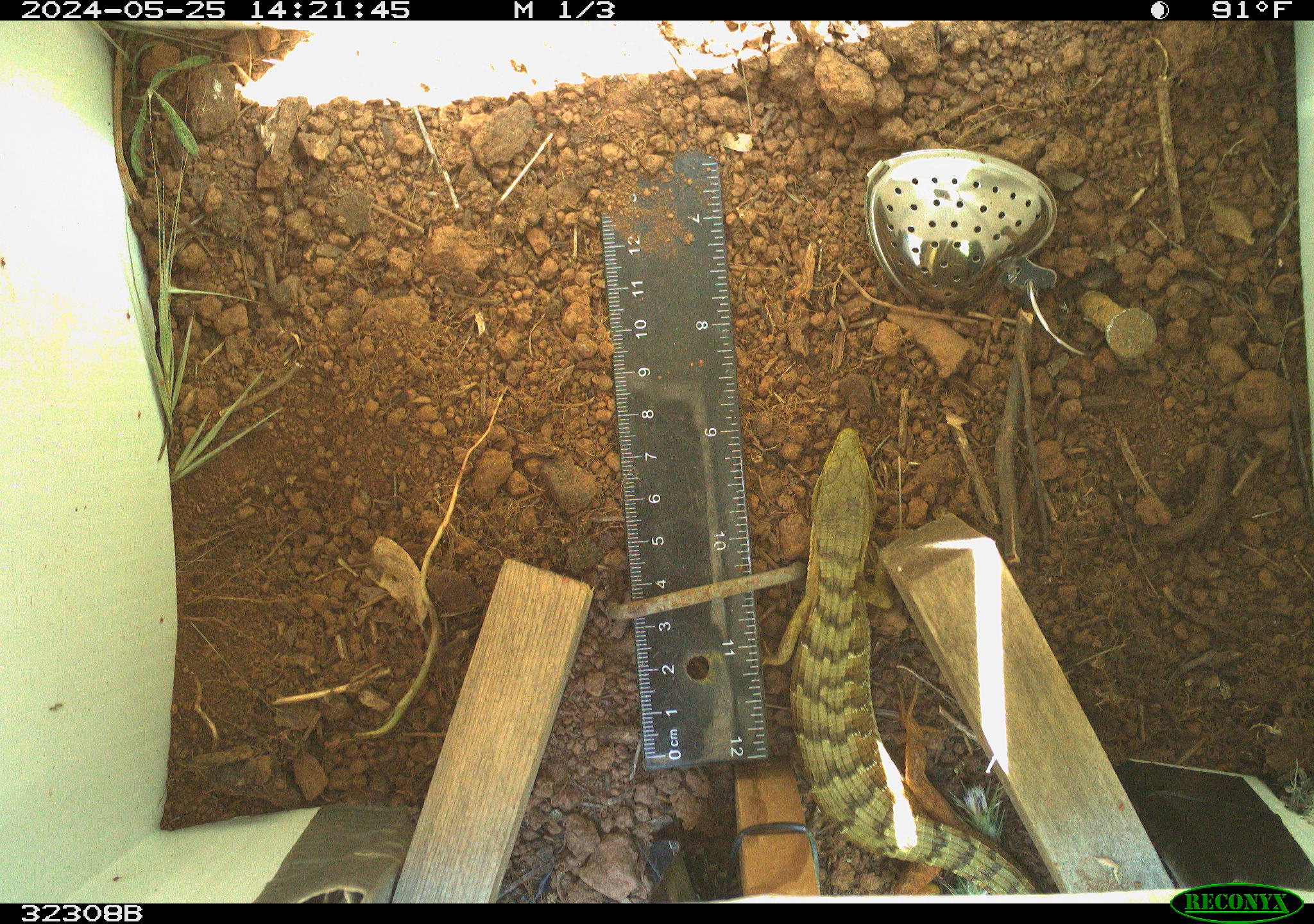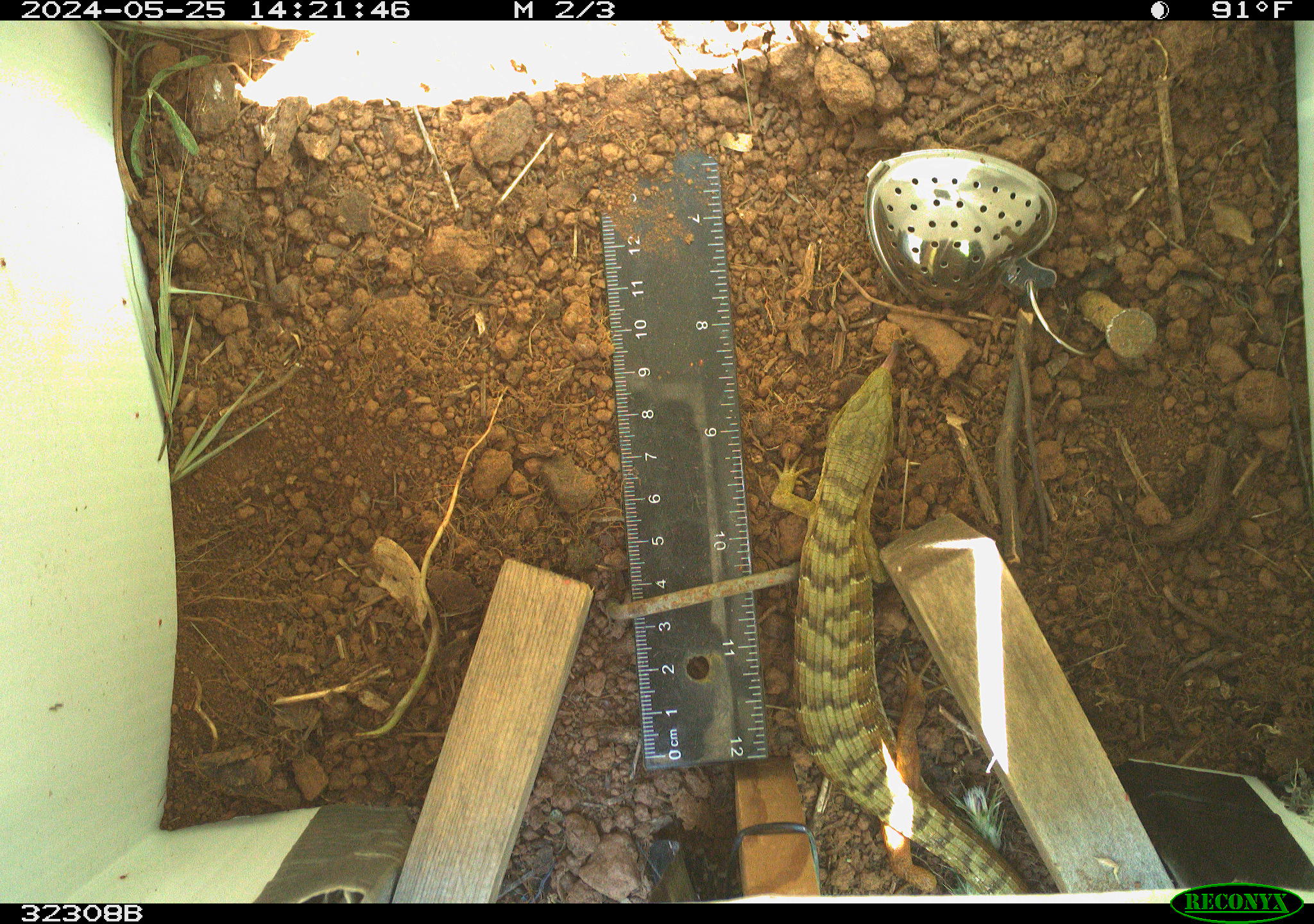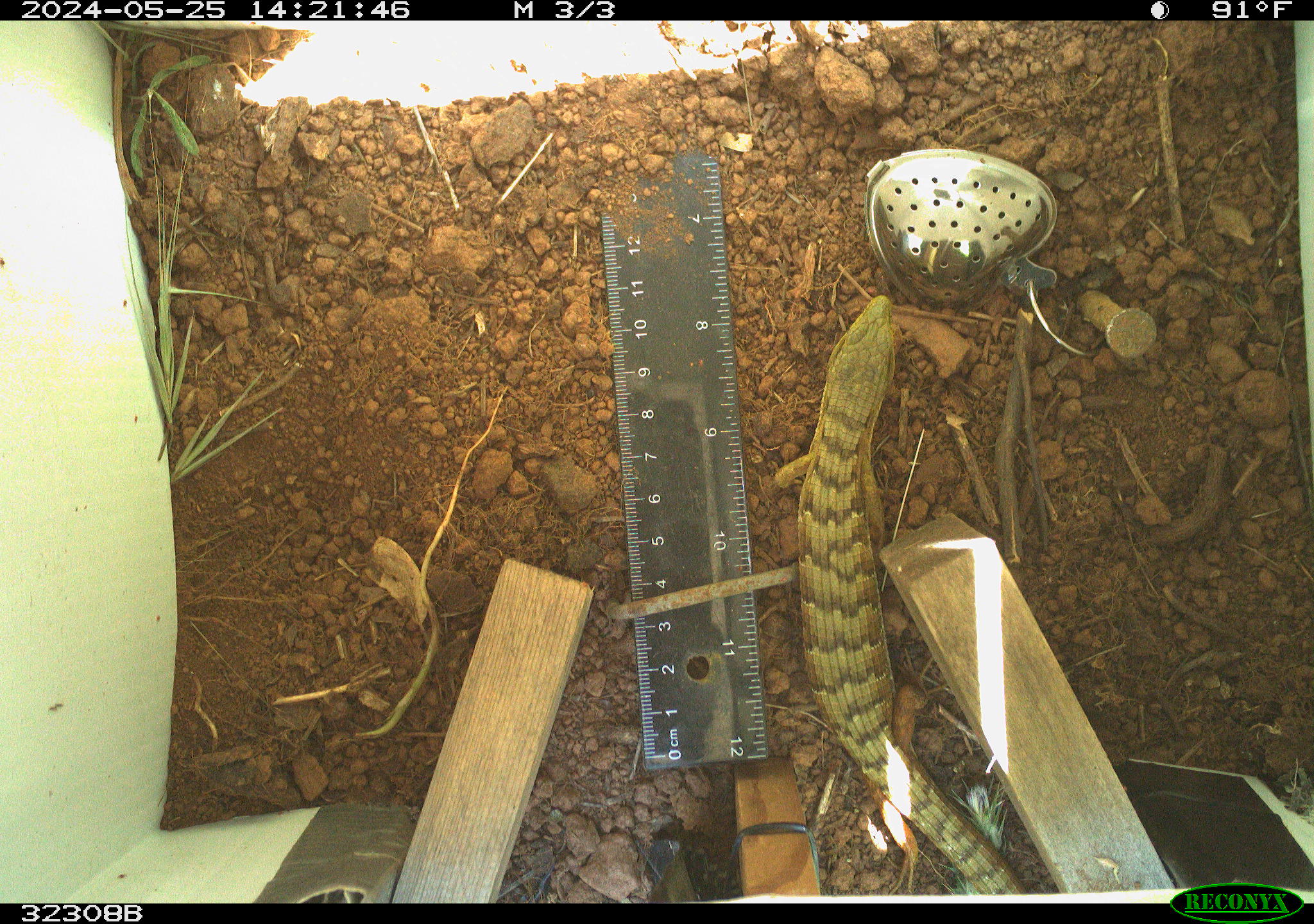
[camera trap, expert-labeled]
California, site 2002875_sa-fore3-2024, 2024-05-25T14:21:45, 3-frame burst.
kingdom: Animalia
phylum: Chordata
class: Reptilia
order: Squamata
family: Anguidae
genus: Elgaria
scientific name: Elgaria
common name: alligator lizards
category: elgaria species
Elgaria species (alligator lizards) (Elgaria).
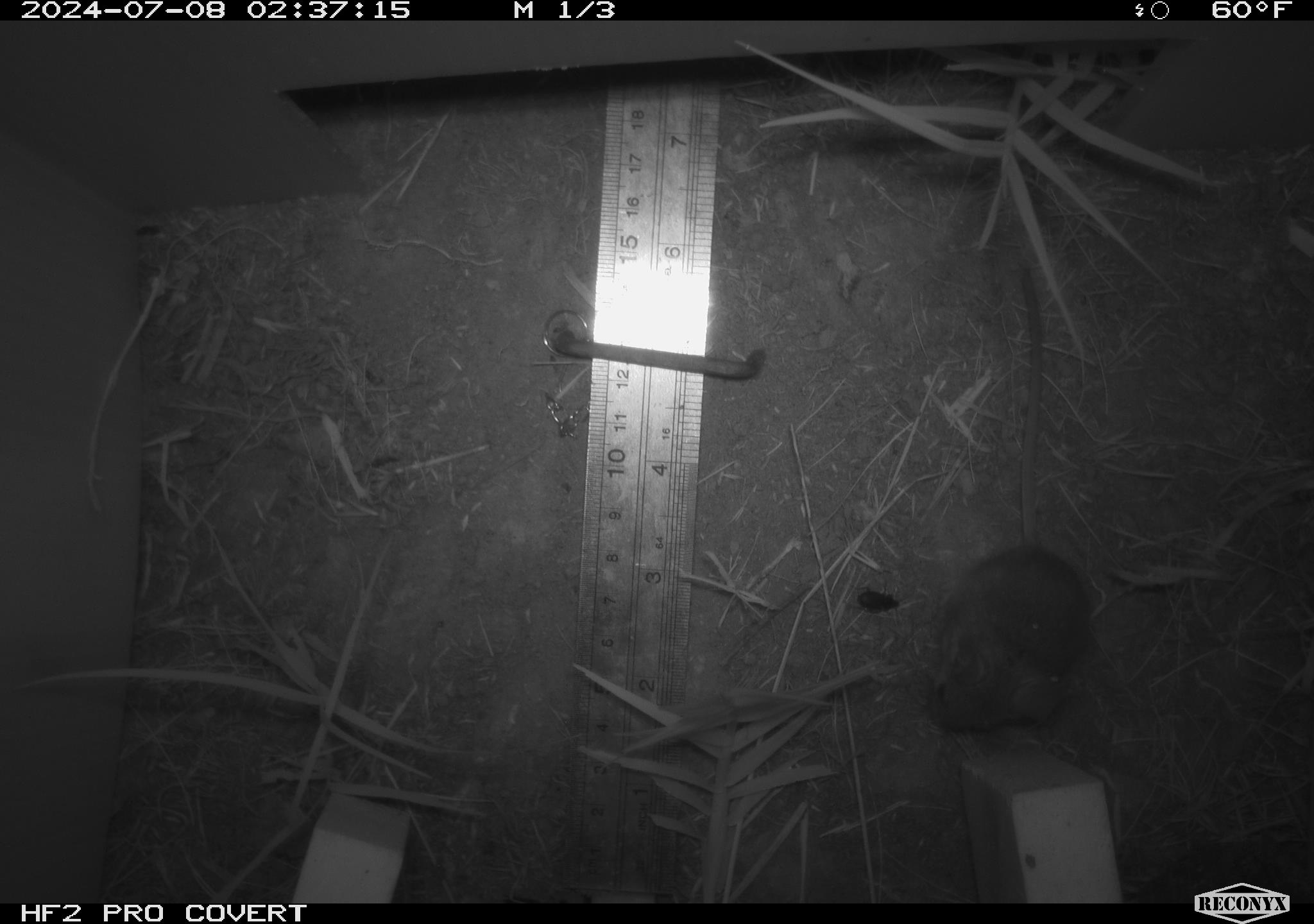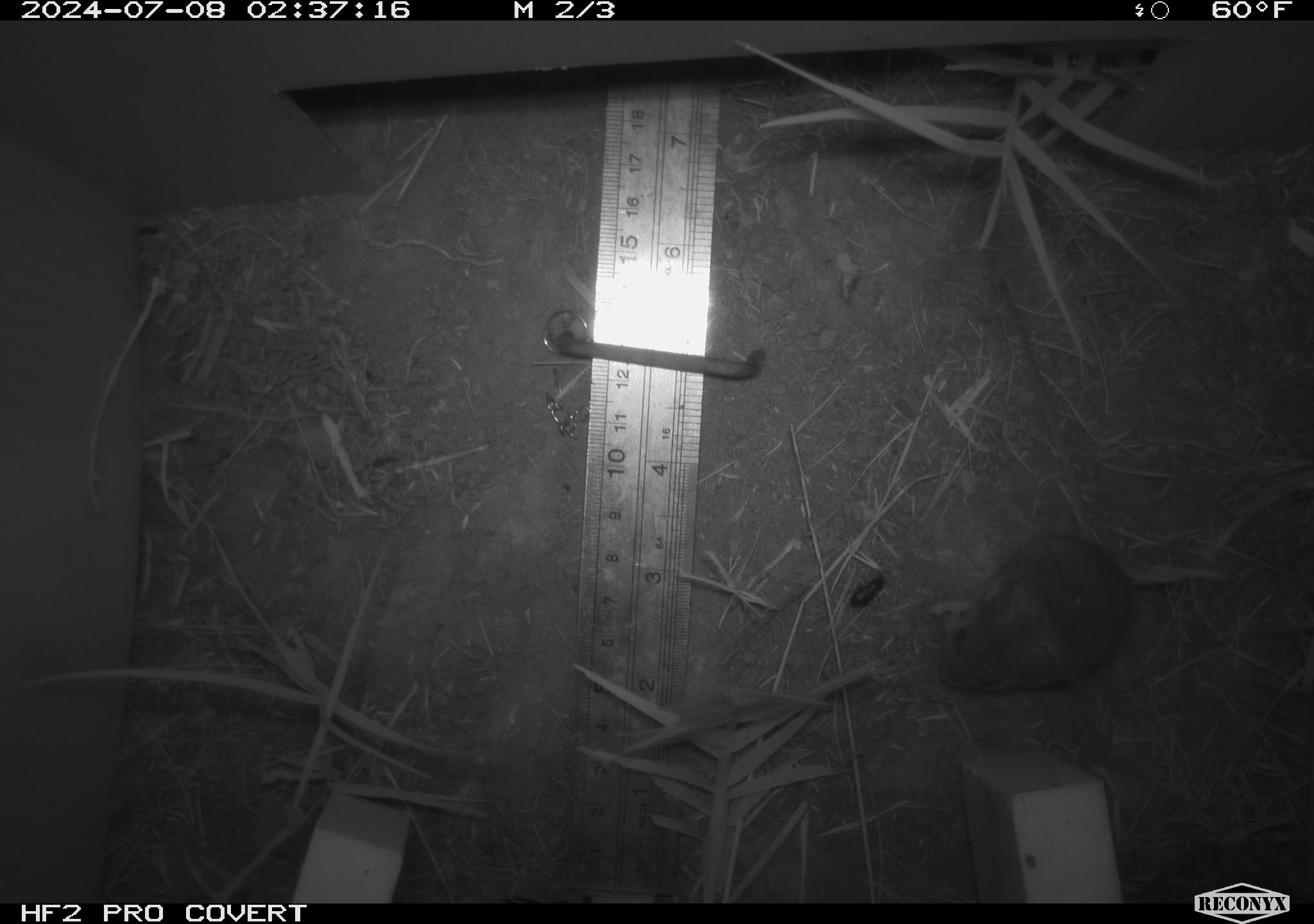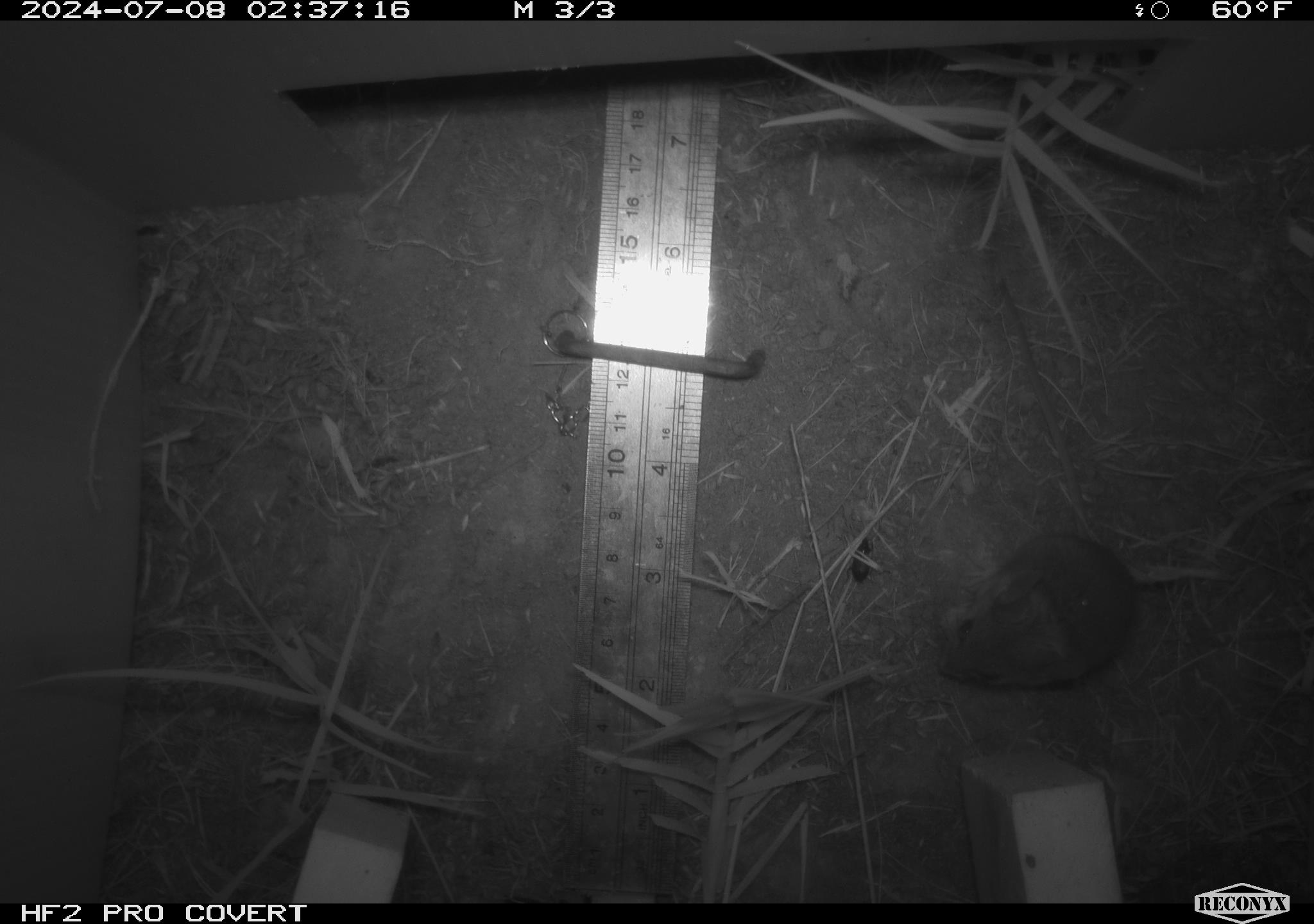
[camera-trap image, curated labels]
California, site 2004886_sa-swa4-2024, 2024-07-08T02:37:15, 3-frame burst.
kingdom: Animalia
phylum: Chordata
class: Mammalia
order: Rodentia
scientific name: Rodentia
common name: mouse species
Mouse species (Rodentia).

Exercise prompt
Reproduce each line of the material containing the word "site".

Solution to this problem
California, site 2002875_sa-fore3-2024, 2024-05-25T14:21:45, 3-frame burst.
California, site 2004886_sa-swa4-2024, 2024-07-08T02:37:15, 3-frame burst.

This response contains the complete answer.